Old school fans will remember the MSG SummerSlam wedding between Randy and Elizabeth. The wedding reception set the tone for the next 6 months of WWF programming. Savage’s feud with Jake Roberts including the snake bite incident and Elizabeth slap will live as one of the most intense feuds of that era. Macho Man seemed to bring that intensity to every feud he was involved in. He went on to hold the WWF Championship for a second time, beating Ric Flair at WrestleMania VIII, but after he dropped the belt back to Flair, Vince decided he was going in a new direction and Savage didn’t figure in his plans. Savage started 1992 as a major contender for the WWF title and ended the year as a colour commentator. Savage’s final two years in the Federation would see him occasionally get in the ring for a match or two. He had an epic feud with Crush that culminated in a match at WrestleMania X but following that, Randy commentated for the rest of the year.
In November 1994, Randy Savage made one of his most difficult career decisions. He walked out on Vince McMahon and the WWF after 9 years and joined his buddy Hulk Hogan in WCW. It was the best move Savage could make at the time. As Hogan and Flair had experienced, Vince wanted to push young stars and not push the older veterans. In WCW, however, Savage went on to win the WCW Title numerous times, was a top star, headlined pay per views and had great matches with Ric Flair, Hogan and others. In 1997, Savage was a key member of the new World order. But instead of flexing his political muscle like Hogan, Hall and Nash, Randy chose to make a new star by feuding with DDP. Their matches elevated DDP and were the last great matches Savage would ever have.

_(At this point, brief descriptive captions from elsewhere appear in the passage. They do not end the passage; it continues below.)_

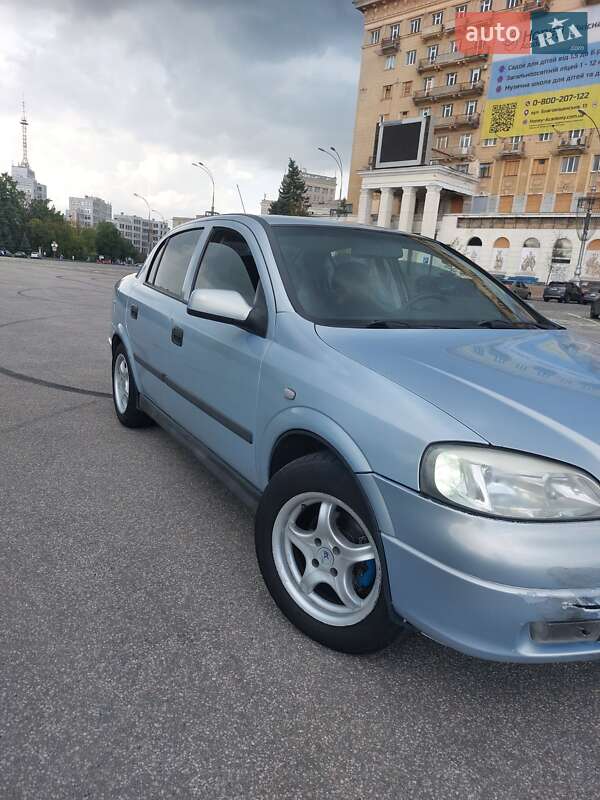 Седан Opel Astra 2004 в Харькове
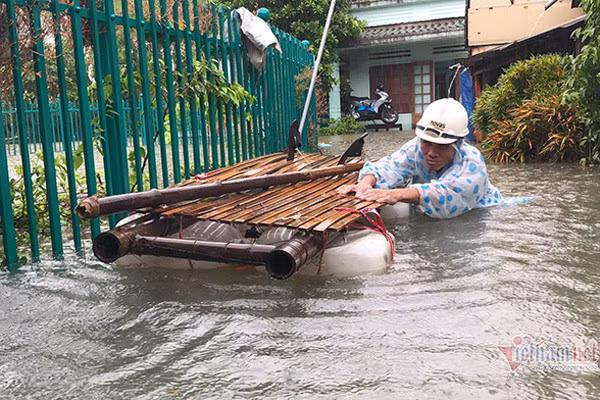 Dự báo thời tiết 27/9: Bão số 4 đổ bộ, Trung Bộ mưa trắng trời Du bao thoi tiet 27/9: Bao so 4 do bo, Trung Bo mua trang troi
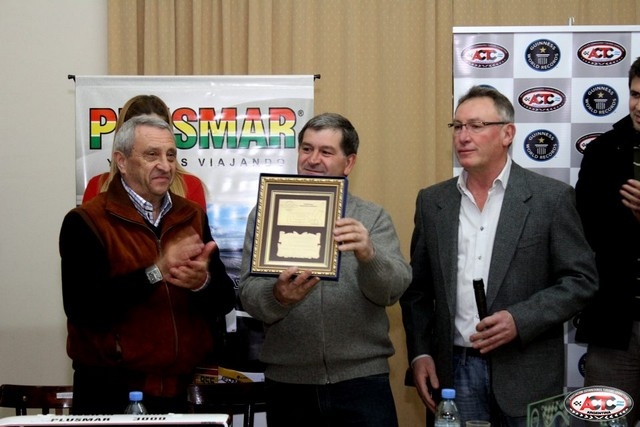 Hugo Mazzacane (ACTC), el Chueco Romero y el presidente del AMCO César Benigni, el resumen del TC bien cercano a Olavarría.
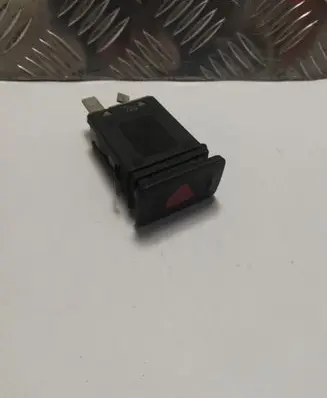 Volkswagen Golf IV Hazard light switch 1J0953235J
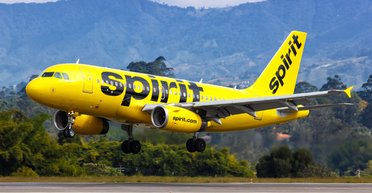 Запрещено носить безвкусную одежду: авиакомпания ввела новый дресс-код для пассажиров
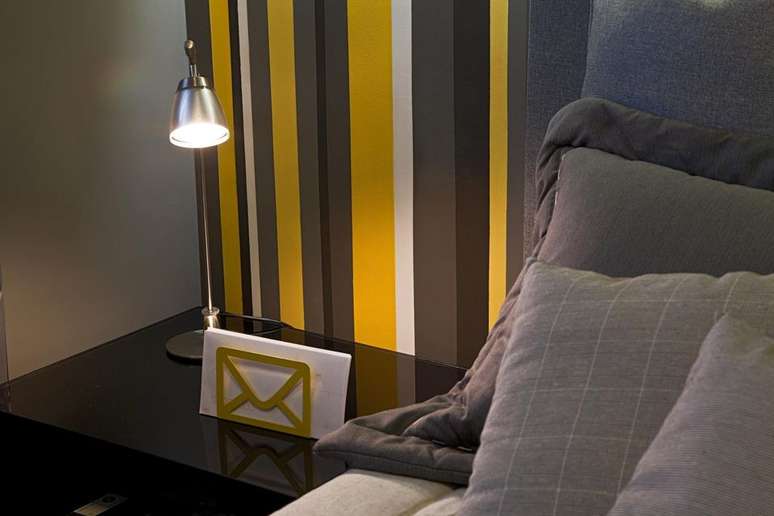 68. Papel de parede listrado que contenha a cor amarela deixa tudo muito bonito. Projeto de Eduarda Corr&ecirc;a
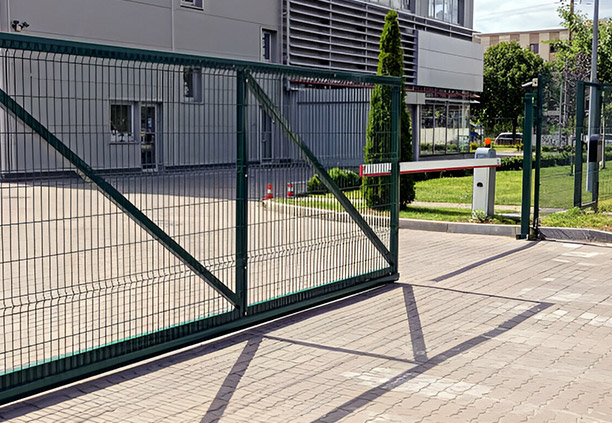 Puerta de seguridad fabricada con reja de acero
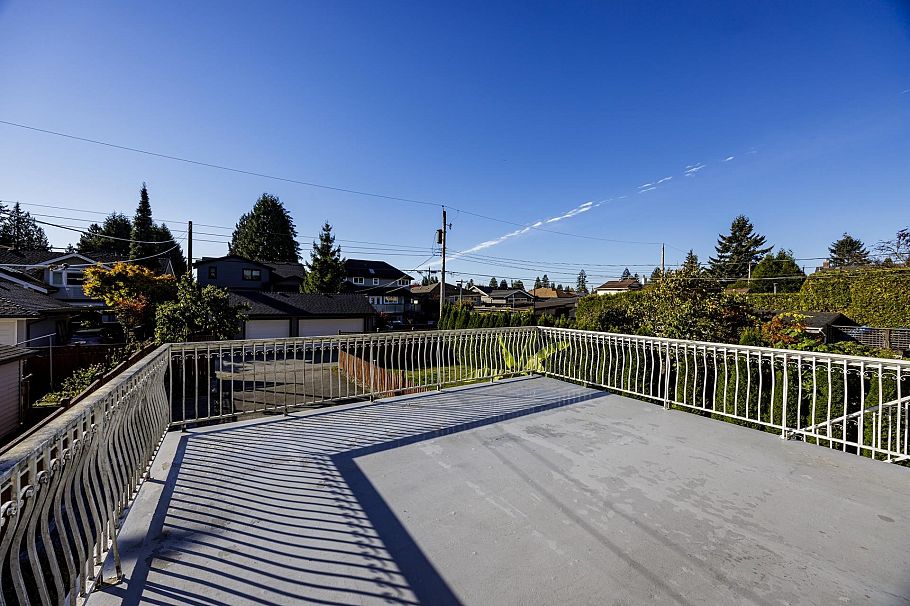 741 E 18th Street North Vancouver, BC - 10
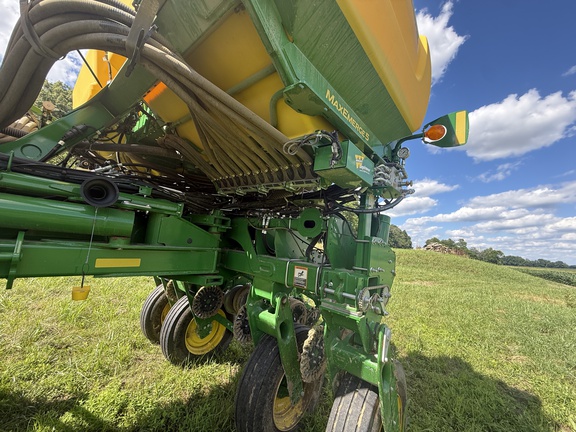2026 John Deere 1775NT Planter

While wrestling is always what Macho Man will be known for, nobody can forget his Slim Jim endorsement. The “Snap into a Slim Jim” line became synonymous with the brand and made them a boat load of money. After Savage left WCW in 2000, he famously starred as Bonesaw McGraw in the Spiderman movie and again made fans laugh and entertained them.

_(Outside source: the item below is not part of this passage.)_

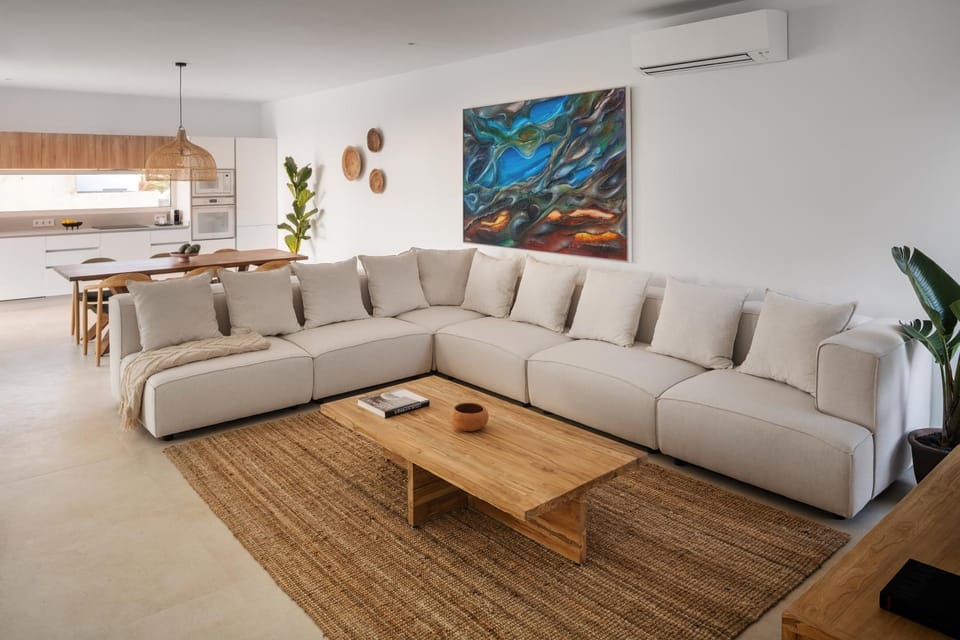 Kitchen or kitchenette, Living room, Seating area, Dining area, air conditioner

Randy’s final wrestling appearances came in 2004 as part of TNA. Unfortunately he didn’t look or move like the Savage of old. He didn’t embarrass himself by any stretch but unfortunately he just couldn’t perform to the high level he had set before.
In his last few years Savage made peace with a lot of people he had fallen out with including Hulk Hogan. He married his childhood sweetheart and he even signed on to allow Mattel to produce his first WWE action figure in almost twenty years. In the end, Randy from all accounts was happy. I interviewed Lanny Poffo, Randy’s brother, earlier this year on ‘Inside The Ropes’ and he had a feeling Randy knew his time was coming to an end and wanted to make peace and marry his wife while he still could.
Although he never got the Hall of Fame induction he deserved so much, Randy Savage to me will go down as the greatest all round performer in the history of wrestling. Sure there were better wrestlers or talkers, but nobody combined the two and brought as much intensity, flamboyance and believability to their performances like Randy. With a tear in my eye and my Macho Madness DVD set on in the background I’ll fondly remember one of my favourites, The Macho Man Randy Savage as probably the most consistently entertaining pro wrestler I ever watched. Thank you Randy for the memories.
OOOOOHHHHHHHHH YEEEEEEAAAAAAAAHHHHHHHH! DIG IT!